Everyone in Wisconsin who I have talked to has told me that there is more to protest in this 144-page bill.
"The horror of this bill is not just labor rights," Ranney said. It includes repeals of environmental protections and changes to the way Medicaid is distributed. It has other consequences as well, including the loss of federal transportation funding because the federal government only distributes these funds to state agencies who allow their workers collective bargaining rights. The governor sought to pass this bill with his Republican majority in less than a week. The senate Democrats remaining out of state are allowing time for these details to come to light.
The people's house
Last week Heather Walder taught her "Intro to Archeology" sections in a building off campus as a part of a teach-out in support of the protests. Walder, a teaching assistant at the University of Wisconsin-Madison working toward a Ph.D. in Anthropology, also slept in the capitol building one night as part of an around-the-clock presence.

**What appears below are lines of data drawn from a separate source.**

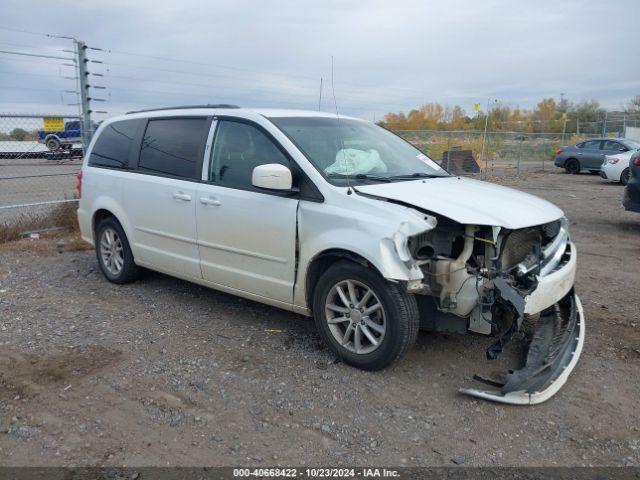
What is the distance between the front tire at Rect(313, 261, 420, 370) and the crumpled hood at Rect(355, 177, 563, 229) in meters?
0.58

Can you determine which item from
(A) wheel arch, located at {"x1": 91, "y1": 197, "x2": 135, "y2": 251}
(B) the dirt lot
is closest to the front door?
(B) the dirt lot

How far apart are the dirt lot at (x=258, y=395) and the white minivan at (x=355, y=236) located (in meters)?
0.26

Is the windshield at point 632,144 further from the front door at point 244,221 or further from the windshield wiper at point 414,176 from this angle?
the front door at point 244,221

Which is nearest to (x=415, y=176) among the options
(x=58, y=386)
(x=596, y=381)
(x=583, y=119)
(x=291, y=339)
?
Result: (x=291, y=339)

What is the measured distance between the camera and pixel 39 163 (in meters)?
11.6

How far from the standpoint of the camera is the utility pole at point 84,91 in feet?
29.0

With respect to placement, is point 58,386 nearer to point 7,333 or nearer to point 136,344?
point 136,344

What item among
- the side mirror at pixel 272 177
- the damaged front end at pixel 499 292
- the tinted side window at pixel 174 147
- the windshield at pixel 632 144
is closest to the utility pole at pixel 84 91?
the tinted side window at pixel 174 147

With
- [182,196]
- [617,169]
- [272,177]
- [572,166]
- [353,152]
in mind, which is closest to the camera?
[272,177]

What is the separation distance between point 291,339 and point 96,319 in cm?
185

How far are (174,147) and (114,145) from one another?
1125 millimetres

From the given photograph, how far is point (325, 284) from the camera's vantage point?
13.3ft

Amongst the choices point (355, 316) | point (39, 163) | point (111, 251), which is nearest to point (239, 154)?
point (355, 316)

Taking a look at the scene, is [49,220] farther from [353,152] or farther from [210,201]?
[353,152]
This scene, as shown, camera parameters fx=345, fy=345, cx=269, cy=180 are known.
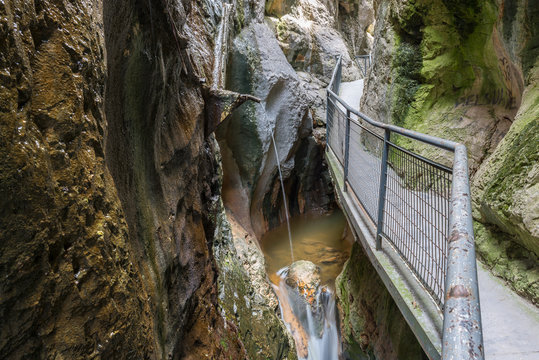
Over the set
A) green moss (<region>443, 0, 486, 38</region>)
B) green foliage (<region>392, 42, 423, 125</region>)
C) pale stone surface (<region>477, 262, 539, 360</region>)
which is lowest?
pale stone surface (<region>477, 262, 539, 360</region>)

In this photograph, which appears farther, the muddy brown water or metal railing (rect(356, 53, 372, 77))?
metal railing (rect(356, 53, 372, 77))

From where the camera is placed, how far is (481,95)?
549cm

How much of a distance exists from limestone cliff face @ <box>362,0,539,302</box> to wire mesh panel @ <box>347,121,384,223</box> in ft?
3.45

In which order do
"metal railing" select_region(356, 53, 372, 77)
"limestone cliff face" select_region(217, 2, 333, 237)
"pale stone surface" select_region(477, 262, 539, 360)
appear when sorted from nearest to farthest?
"pale stone surface" select_region(477, 262, 539, 360) → "limestone cliff face" select_region(217, 2, 333, 237) → "metal railing" select_region(356, 53, 372, 77)

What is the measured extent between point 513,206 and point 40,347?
3.34 metres

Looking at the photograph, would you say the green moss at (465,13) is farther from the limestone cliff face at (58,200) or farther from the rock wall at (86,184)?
the limestone cliff face at (58,200)

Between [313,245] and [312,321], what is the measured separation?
352 centimetres

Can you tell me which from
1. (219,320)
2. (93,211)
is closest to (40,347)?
(93,211)

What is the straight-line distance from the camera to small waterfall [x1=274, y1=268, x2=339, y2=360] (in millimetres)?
6477

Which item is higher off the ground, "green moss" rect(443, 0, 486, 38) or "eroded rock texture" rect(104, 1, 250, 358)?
"green moss" rect(443, 0, 486, 38)

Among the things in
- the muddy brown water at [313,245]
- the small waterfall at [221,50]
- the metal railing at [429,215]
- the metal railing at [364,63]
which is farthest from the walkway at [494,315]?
the metal railing at [364,63]

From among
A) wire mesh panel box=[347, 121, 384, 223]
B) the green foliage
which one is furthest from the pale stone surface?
the green foliage

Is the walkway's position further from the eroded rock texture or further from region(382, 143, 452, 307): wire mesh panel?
the eroded rock texture

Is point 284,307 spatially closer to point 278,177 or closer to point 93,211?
point 278,177
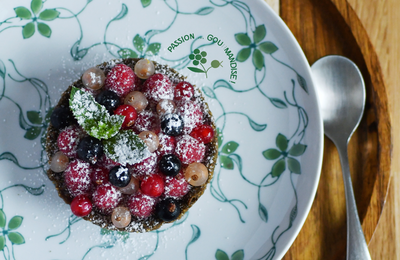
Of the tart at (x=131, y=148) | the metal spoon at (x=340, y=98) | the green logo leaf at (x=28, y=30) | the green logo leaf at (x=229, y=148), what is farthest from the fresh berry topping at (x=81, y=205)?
the metal spoon at (x=340, y=98)

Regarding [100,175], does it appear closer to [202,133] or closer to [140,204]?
[140,204]

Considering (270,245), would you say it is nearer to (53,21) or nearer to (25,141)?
(25,141)

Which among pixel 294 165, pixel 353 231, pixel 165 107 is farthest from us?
pixel 294 165

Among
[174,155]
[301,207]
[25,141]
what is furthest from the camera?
[25,141]

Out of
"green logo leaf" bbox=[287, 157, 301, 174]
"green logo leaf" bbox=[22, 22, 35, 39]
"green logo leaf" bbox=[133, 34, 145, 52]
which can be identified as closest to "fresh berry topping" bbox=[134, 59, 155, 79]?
"green logo leaf" bbox=[133, 34, 145, 52]

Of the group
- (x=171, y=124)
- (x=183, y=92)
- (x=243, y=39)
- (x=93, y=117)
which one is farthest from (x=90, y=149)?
(x=243, y=39)

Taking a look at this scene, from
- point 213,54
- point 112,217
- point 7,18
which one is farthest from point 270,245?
point 7,18
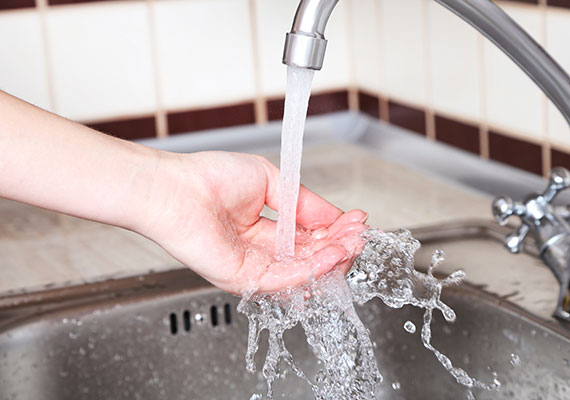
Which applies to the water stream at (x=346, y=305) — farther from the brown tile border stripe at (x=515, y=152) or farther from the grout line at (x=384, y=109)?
the grout line at (x=384, y=109)

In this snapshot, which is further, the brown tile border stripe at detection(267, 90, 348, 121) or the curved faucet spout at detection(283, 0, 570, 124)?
the brown tile border stripe at detection(267, 90, 348, 121)

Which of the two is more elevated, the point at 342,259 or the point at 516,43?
the point at 516,43

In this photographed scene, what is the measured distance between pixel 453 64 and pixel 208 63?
41 centimetres

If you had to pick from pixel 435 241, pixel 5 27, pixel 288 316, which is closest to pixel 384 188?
pixel 435 241

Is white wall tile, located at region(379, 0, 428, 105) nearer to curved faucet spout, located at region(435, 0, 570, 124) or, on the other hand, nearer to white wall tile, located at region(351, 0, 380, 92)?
white wall tile, located at region(351, 0, 380, 92)

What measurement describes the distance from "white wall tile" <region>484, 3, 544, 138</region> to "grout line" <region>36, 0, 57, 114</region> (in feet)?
2.14

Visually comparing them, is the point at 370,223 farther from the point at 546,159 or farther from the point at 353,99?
the point at 353,99

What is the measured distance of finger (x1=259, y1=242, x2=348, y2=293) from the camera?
0.65 metres

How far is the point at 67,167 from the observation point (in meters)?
0.64

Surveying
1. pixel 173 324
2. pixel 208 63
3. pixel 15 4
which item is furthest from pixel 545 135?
pixel 15 4

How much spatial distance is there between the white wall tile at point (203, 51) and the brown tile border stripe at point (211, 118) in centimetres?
1

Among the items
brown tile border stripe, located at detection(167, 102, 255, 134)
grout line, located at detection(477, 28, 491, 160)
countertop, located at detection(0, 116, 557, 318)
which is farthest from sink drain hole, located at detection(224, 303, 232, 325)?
brown tile border stripe, located at detection(167, 102, 255, 134)

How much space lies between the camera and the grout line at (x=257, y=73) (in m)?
1.32

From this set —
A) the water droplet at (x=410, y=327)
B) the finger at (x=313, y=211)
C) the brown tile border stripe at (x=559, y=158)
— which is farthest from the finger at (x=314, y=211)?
the brown tile border stripe at (x=559, y=158)
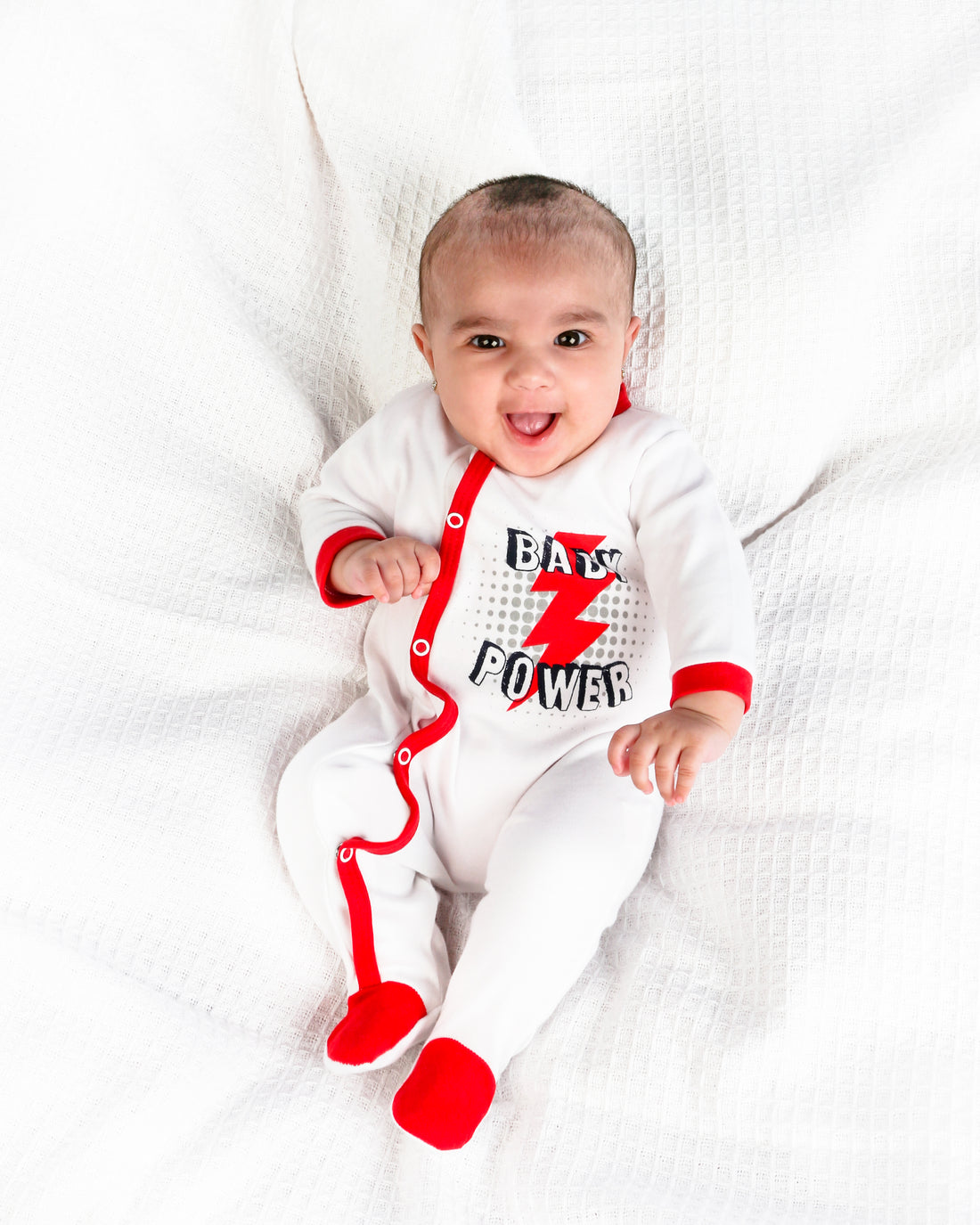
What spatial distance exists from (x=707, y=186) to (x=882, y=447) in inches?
15.0

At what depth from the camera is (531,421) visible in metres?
1.20

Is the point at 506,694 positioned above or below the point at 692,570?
below

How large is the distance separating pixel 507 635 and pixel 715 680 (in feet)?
0.84

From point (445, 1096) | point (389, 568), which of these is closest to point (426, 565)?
point (389, 568)

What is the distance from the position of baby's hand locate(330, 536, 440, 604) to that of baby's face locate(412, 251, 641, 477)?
138 millimetres

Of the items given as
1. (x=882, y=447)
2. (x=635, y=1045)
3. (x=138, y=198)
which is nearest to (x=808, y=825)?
(x=635, y=1045)

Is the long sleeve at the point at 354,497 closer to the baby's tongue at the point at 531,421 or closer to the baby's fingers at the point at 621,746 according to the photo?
the baby's tongue at the point at 531,421

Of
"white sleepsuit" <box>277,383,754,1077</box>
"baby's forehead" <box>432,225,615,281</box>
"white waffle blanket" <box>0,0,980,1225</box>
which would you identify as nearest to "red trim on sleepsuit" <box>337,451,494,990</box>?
"white sleepsuit" <box>277,383,754,1077</box>

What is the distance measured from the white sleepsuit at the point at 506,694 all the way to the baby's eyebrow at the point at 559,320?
133mm

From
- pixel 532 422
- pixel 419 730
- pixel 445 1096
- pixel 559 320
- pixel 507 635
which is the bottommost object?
pixel 445 1096

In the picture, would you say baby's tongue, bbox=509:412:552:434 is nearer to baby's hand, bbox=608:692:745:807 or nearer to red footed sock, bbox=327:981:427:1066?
baby's hand, bbox=608:692:745:807

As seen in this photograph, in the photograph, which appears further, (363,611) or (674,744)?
(363,611)

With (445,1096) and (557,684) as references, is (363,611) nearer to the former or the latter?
(557,684)

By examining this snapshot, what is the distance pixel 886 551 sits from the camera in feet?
4.13
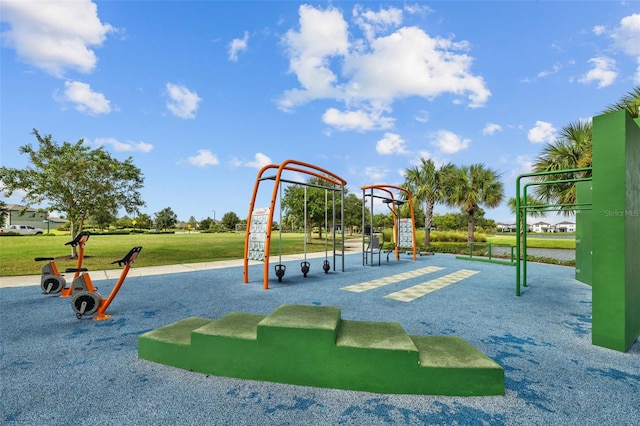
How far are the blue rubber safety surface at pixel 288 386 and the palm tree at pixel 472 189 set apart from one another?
15253mm

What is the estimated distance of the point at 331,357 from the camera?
112 inches

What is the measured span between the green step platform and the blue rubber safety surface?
0.33ft

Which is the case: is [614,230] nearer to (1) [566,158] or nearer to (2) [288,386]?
(2) [288,386]

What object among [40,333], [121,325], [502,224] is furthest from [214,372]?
[502,224]

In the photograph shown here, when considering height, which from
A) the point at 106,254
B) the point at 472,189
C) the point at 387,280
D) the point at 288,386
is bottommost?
the point at 106,254

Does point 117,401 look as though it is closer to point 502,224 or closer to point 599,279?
point 599,279

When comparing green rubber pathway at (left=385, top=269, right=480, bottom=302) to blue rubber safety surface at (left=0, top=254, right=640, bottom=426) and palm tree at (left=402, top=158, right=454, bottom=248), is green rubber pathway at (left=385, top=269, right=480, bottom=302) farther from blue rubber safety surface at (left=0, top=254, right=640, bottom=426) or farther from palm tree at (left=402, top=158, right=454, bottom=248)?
palm tree at (left=402, top=158, right=454, bottom=248)

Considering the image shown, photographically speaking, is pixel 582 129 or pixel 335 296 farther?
pixel 582 129

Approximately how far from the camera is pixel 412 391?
8.95 feet

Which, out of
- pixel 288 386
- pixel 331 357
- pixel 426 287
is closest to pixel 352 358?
pixel 331 357

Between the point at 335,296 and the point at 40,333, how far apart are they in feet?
17.4

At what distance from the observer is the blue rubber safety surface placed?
2.40 m

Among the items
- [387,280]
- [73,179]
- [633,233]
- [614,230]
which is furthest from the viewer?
[73,179]

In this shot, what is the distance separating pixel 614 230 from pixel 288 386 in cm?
478
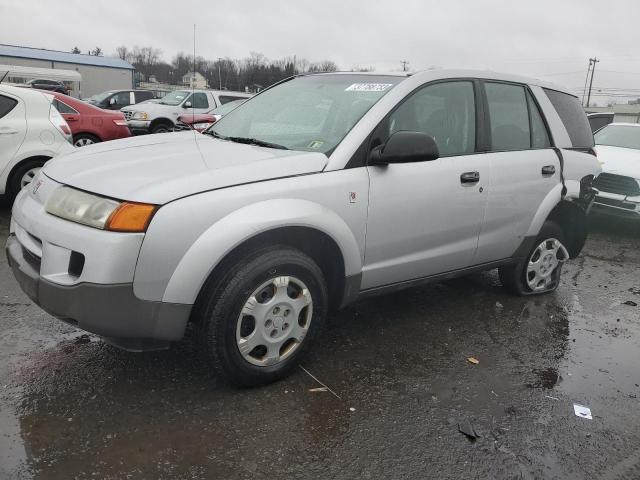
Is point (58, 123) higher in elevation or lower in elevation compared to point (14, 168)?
higher

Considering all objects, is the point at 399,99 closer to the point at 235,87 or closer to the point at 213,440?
the point at 213,440

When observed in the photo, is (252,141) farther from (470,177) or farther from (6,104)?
(6,104)

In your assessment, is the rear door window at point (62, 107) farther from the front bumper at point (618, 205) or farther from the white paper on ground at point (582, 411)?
the front bumper at point (618, 205)

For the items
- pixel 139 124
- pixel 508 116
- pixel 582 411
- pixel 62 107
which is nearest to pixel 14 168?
pixel 62 107

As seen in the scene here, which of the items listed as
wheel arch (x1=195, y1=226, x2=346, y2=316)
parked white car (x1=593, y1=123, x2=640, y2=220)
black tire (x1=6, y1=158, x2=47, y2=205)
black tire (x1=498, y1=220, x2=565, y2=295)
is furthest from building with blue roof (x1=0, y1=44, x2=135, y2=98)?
wheel arch (x1=195, y1=226, x2=346, y2=316)

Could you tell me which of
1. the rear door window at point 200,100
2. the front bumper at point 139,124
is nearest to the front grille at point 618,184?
the rear door window at point 200,100

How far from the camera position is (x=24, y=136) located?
625 cm

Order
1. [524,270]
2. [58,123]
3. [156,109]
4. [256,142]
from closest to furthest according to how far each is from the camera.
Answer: [256,142], [524,270], [58,123], [156,109]

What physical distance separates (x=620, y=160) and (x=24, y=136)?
8164 mm

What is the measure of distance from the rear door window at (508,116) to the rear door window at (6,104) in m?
5.49

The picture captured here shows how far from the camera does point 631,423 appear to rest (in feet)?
9.55

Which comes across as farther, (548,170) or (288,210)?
(548,170)

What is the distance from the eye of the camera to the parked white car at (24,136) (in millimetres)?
6168

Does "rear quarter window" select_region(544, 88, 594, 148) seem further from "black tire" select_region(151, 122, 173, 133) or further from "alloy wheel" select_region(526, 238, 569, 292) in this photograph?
"black tire" select_region(151, 122, 173, 133)
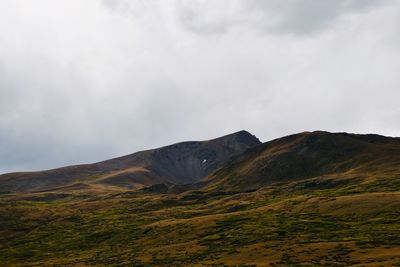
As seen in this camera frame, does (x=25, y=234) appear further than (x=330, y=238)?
Yes

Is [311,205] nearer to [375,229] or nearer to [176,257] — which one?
[375,229]

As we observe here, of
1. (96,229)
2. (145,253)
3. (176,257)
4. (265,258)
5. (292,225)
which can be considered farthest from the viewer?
(96,229)

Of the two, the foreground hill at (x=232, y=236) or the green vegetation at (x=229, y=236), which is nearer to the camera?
the foreground hill at (x=232, y=236)

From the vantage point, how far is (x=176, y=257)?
3974 inches

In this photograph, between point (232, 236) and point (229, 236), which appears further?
point (229, 236)

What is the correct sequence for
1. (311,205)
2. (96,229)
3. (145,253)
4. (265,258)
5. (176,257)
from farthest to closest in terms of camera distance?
(96,229) → (311,205) → (145,253) → (176,257) → (265,258)

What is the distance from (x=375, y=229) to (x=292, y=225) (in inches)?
970

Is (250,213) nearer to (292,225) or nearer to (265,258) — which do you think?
(292,225)

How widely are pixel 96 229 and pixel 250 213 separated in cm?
5713

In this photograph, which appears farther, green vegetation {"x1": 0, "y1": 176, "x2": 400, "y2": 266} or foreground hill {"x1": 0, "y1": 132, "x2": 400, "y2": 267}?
green vegetation {"x1": 0, "y1": 176, "x2": 400, "y2": 266}

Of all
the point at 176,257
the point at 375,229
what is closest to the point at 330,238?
the point at 375,229

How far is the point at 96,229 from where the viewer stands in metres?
170

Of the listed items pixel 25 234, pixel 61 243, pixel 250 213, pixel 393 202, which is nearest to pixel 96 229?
pixel 61 243

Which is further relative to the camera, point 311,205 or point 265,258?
point 311,205
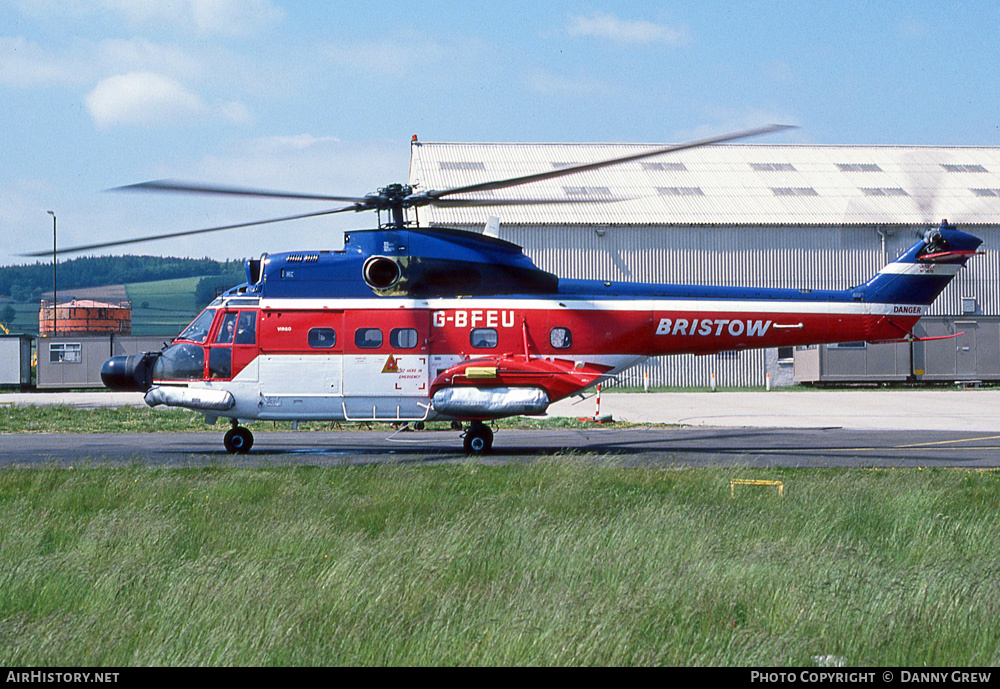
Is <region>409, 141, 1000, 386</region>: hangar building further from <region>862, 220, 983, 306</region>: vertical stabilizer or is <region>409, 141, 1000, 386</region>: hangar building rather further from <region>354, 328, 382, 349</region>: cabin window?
<region>354, 328, 382, 349</region>: cabin window

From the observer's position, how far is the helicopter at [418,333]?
629 inches

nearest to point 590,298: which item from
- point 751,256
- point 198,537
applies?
point 198,537

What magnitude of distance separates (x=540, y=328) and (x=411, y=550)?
9.76 meters

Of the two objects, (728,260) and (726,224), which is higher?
(726,224)

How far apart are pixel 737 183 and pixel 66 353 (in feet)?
121

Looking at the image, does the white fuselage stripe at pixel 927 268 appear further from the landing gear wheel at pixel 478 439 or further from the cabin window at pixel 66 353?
the cabin window at pixel 66 353

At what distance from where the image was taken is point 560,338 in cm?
1633

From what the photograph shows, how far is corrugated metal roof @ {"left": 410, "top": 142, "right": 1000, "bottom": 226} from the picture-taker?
44656 mm

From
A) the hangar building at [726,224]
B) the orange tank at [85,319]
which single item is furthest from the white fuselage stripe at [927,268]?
the orange tank at [85,319]

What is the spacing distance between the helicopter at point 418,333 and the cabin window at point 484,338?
0.02 meters

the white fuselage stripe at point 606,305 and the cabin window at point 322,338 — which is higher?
the white fuselage stripe at point 606,305

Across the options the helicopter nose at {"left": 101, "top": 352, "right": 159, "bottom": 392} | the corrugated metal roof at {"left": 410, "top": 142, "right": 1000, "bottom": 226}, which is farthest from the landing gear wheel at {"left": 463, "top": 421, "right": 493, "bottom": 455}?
the corrugated metal roof at {"left": 410, "top": 142, "right": 1000, "bottom": 226}

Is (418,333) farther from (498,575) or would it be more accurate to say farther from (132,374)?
(498,575)

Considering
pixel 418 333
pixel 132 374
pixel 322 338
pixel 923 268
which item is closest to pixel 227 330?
pixel 322 338
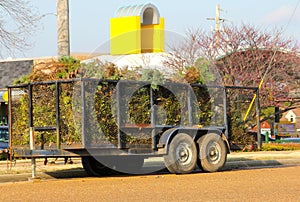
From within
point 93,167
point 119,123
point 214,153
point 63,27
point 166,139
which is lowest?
point 93,167

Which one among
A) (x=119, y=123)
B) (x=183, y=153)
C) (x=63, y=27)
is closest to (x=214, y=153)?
(x=183, y=153)

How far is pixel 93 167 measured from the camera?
1752 centimetres

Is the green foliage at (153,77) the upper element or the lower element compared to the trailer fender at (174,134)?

"This is my first protest. It's bigger than anything I've ever been a part of," Walder said.
Besides the regular rallies at noon and 5 p.m. which have swelled to thousands, Walder described how people were signing up every day to sleep in the capitol, one night a group of high school students, another the firefighters. It's become a "makeshift city" she said, with a food table, aid station and signs directing people to the restrooms.
There's a communal atmosphere, and everyone is being kind and polite to each other she said.
Still, marble and granite don't make for the most comfortable sleeping conditions. "Everyone's tired, everyone looks like zombies," Walder said.
A nearby local pizza shop has been giving away free pizza to the protesters, sometimes delivering directly to the capitol, thanks to financial donations that have been coming in from all over the world. Between that and a lack of showers, "It's a little smelly at this point," Walder said.
Nonetheless the protesters are keeping the building clean and are even careful to use painter's tape with their signs to protect the walls.
While Madison is known for protests, this one is drawing people who haven't been active before.
Ranney, who has lived in Madison most of her life said she's only participated in a couple of protests.
She called in sick for four days as a political action with her union in support of the protests. The first day she went down to the capitol there were a few thousand people she estimated, the next day 10,000, and Sat. Feb. 19 the conservative estimates were 70-80,000.
On Saturday, Feb. 26 people gathered in solidarity in all 50 state capitols. If the nation is going to keep what remains of its middle class that momentum needs to continue.
And if Wisconsin is going to keep the things that make me proud -- high quality public education and workers' rights -- Gov. Walker's bill must be defeated. If I were still living in Madison right now, I know exactly where I'd be.